Instructions to follow:
Reproduce every record below exactly as written, leaving out any pictures.

----- Material supplied

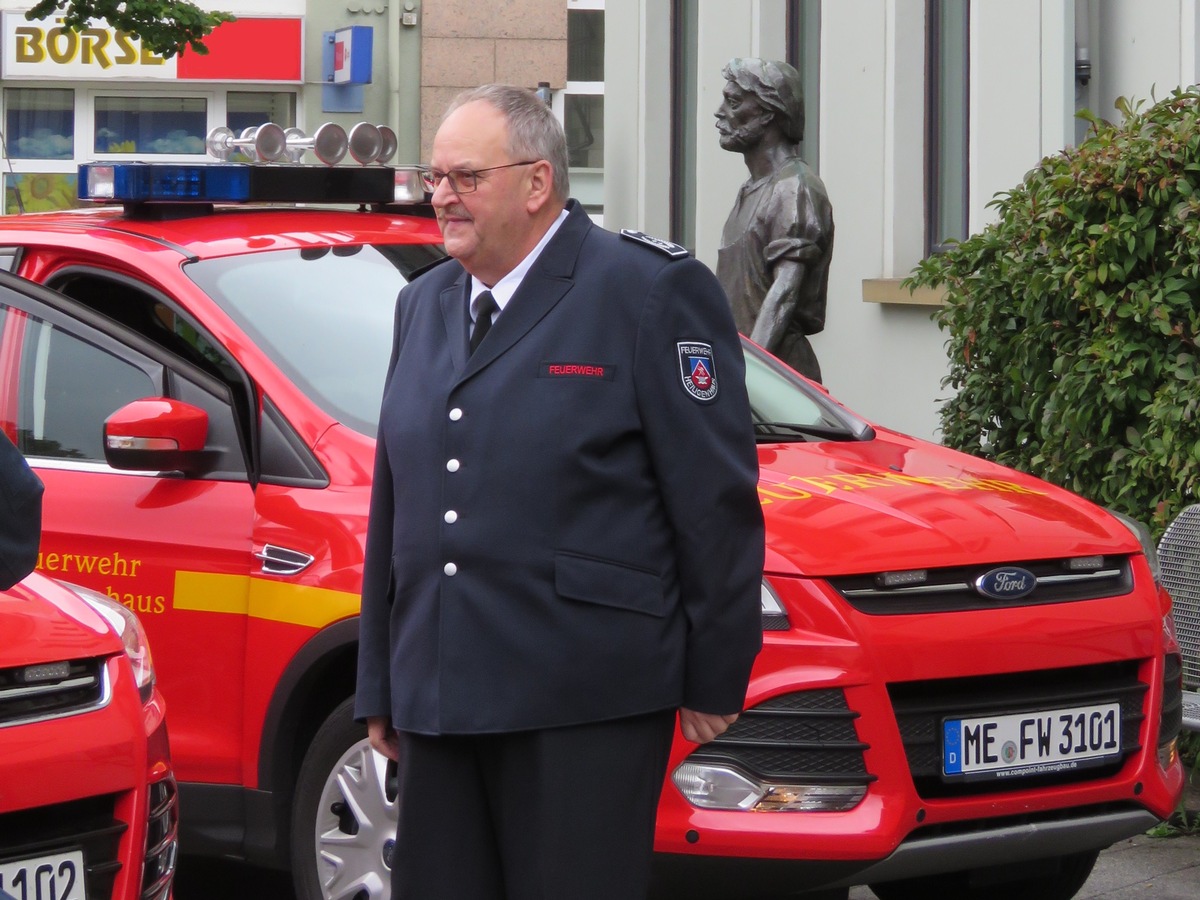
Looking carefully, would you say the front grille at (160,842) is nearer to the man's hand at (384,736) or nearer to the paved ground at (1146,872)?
the man's hand at (384,736)

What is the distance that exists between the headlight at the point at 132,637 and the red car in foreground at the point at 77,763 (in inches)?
0.4

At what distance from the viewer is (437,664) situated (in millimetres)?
3041

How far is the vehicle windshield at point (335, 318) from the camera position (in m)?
4.72

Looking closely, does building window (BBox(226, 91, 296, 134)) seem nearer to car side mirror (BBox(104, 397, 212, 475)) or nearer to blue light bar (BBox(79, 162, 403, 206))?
blue light bar (BBox(79, 162, 403, 206))

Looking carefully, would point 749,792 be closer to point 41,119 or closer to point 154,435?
point 154,435

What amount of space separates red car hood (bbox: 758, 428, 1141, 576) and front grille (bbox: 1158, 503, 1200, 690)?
0.59 m

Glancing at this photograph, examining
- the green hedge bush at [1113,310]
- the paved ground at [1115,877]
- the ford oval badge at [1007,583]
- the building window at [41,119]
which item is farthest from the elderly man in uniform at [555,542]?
the building window at [41,119]

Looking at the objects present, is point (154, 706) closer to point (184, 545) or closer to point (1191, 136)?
point (184, 545)

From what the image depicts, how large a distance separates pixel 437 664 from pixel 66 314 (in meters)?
2.41

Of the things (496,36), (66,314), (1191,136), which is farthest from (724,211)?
(496,36)

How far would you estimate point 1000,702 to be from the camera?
13.8ft

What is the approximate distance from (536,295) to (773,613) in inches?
46.8

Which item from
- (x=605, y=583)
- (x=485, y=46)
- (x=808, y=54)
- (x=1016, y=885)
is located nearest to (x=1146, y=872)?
(x=1016, y=885)

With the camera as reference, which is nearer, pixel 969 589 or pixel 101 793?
pixel 101 793
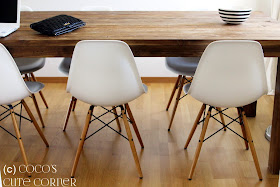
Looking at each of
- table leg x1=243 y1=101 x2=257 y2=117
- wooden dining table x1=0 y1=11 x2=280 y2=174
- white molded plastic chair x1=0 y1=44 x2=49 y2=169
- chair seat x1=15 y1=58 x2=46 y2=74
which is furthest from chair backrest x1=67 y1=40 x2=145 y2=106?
table leg x1=243 y1=101 x2=257 y2=117

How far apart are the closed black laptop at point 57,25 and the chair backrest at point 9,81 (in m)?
0.28

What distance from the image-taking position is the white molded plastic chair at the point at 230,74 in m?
2.35

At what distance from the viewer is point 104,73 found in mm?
2463

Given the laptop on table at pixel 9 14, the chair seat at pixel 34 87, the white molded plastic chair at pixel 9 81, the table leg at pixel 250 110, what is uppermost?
the laptop on table at pixel 9 14

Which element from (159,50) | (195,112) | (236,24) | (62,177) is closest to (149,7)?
(195,112)

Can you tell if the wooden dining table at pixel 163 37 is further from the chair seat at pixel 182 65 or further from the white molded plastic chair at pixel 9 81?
the chair seat at pixel 182 65

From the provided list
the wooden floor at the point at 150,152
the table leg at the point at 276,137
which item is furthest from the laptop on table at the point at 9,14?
the table leg at the point at 276,137

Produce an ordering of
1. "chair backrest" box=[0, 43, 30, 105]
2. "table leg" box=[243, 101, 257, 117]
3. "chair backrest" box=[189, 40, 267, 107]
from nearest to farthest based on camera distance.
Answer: "chair backrest" box=[189, 40, 267, 107] < "chair backrest" box=[0, 43, 30, 105] < "table leg" box=[243, 101, 257, 117]

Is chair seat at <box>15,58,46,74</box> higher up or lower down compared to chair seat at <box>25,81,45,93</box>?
lower down

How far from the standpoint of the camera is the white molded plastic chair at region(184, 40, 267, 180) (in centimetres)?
235

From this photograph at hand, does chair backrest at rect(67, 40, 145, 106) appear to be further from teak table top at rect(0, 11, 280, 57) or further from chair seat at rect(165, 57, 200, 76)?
chair seat at rect(165, 57, 200, 76)

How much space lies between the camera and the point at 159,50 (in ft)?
8.27

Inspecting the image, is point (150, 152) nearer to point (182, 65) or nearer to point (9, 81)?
point (182, 65)

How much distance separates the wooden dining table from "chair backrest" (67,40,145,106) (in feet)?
0.45
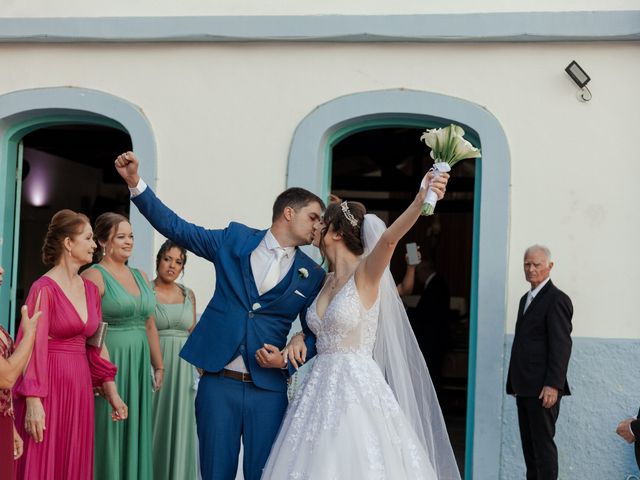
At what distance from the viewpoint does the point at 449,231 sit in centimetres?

----------

Full answer:
Looking carefully, would you say the front grille at (160,842) is nearer to the man's hand at (384,736) or nearer to the paved ground at (1146,872)?
the man's hand at (384,736)

What is the distance that exists between the headlight at the point at 132,637 and the red car in foreground at the point at 77,763 (in inches)?
0.4

At what distance from the viewer is (437,664) situated (in millimetres)?
3041

How far is the vehicle windshield at point (335, 318) from the camera position (in m)?
4.72

Looking closely, does building window (BBox(226, 91, 296, 134)) seem nearer to car side mirror (BBox(104, 397, 212, 475)) or nearer to blue light bar (BBox(79, 162, 403, 206))?
blue light bar (BBox(79, 162, 403, 206))

Looking carefully, would point 749,792 be closer to point 41,119 or closer to point 154,435?
point 154,435

What amount of space separates red car hood (bbox: 758, 428, 1141, 576) and front grille (bbox: 1158, 503, 1200, 690)?
0.59 m

Glancing at this photograph, examining
- the green hedge bush at [1113,310]
- the paved ground at [1115,877]
- the ford oval badge at [1007,583]
- the building window at [41,119]
which item is farthest from the elderly man in uniform at [555,542]?
the building window at [41,119]

Looking at the objects present, is point (154, 706) closer to point (184, 545) or closer to point (1191, 136)?
point (184, 545)

From what the image depicts, how large a distance separates pixel 437 664 from pixel 66 314 (in meters)?
2.41

Of the things (496,36), (66,314), (1191,136), which is farthest from (724,211)?
(496,36)

How far would you estimate point 1000,702 to be from the camera?
13.8ft

What is the approximate distance from (536,295) to (773,613) in inches?
46.8

Which item from
- (x=605, y=583)
- (x=485, y=46)
- (x=808, y=54)
- (x=1016, y=885)
is located nearest to (x=1146, y=872)?
(x=1016, y=885)

With the camera as reference, which is nearer, pixel 969 589 or pixel 101 793?
pixel 101 793
Looking at each of
- table leg x1=243 y1=101 x2=257 y2=117
- wooden dining table x1=0 y1=11 x2=280 y2=174
- white molded plastic chair x1=0 y1=44 x2=49 y2=169
- chair seat x1=15 y1=58 x2=46 y2=74
which is furthest from chair backrest x1=67 y1=40 x2=145 y2=106?
table leg x1=243 y1=101 x2=257 y2=117

How far apart are the closed black laptop at point 57,25 and the chair backrest at point 9,81 (in m)?
0.28

What distance from the image-taking position is the white molded plastic chair at the point at 230,74 in m?
2.35

At what distance from the viewer is point 104,73 found in mm?
2463

Given the laptop on table at pixel 9 14, the chair seat at pixel 34 87, the white molded plastic chair at pixel 9 81, the table leg at pixel 250 110, what is uppermost?
the laptop on table at pixel 9 14

Which element from (159,50) | (195,112) | (236,24) | (62,177) is closest to (149,7)?
(195,112)

Can you tell if the wooden dining table at pixel 163 37 is further from the chair seat at pixel 182 65 or further from the white molded plastic chair at pixel 9 81?
the chair seat at pixel 182 65

From the provided list
the wooden floor at the point at 150,152
the table leg at the point at 276,137
which item is furthest from the laptop on table at the point at 9,14?
the table leg at the point at 276,137

Produce an ordering of
1. "chair backrest" box=[0, 43, 30, 105]
2. "table leg" box=[243, 101, 257, 117]
3. "chair backrest" box=[189, 40, 267, 107]
from nearest to farthest based on camera distance.
Answer: "chair backrest" box=[189, 40, 267, 107] < "chair backrest" box=[0, 43, 30, 105] < "table leg" box=[243, 101, 257, 117]

Is chair seat at <box>15,58,46,74</box> higher up or lower down compared to chair seat at <box>25,81,45,93</box>?
lower down

How far from the standpoint of the camera is the white molded plastic chair at region(184, 40, 267, 180) (in centimetres)?
235

From this photograph at hand, does chair backrest at rect(67, 40, 145, 106) appear to be further from teak table top at rect(0, 11, 280, 57) or further from chair seat at rect(165, 57, 200, 76)?
chair seat at rect(165, 57, 200, 76)

How much space lies between the camera and the point at 159,50 (in ft)?
8.27

Inspecting the image, is point (150, 152) nearer to point (182, 65) or nearer to point (9, 81)?
point (182, 65)

How much distance separates the wooden dining table from "chair backrest" (67,40,145,106) (in feet)?
0.45
At what distance from the viewpoint does the point at 449,231 sit in centimetres?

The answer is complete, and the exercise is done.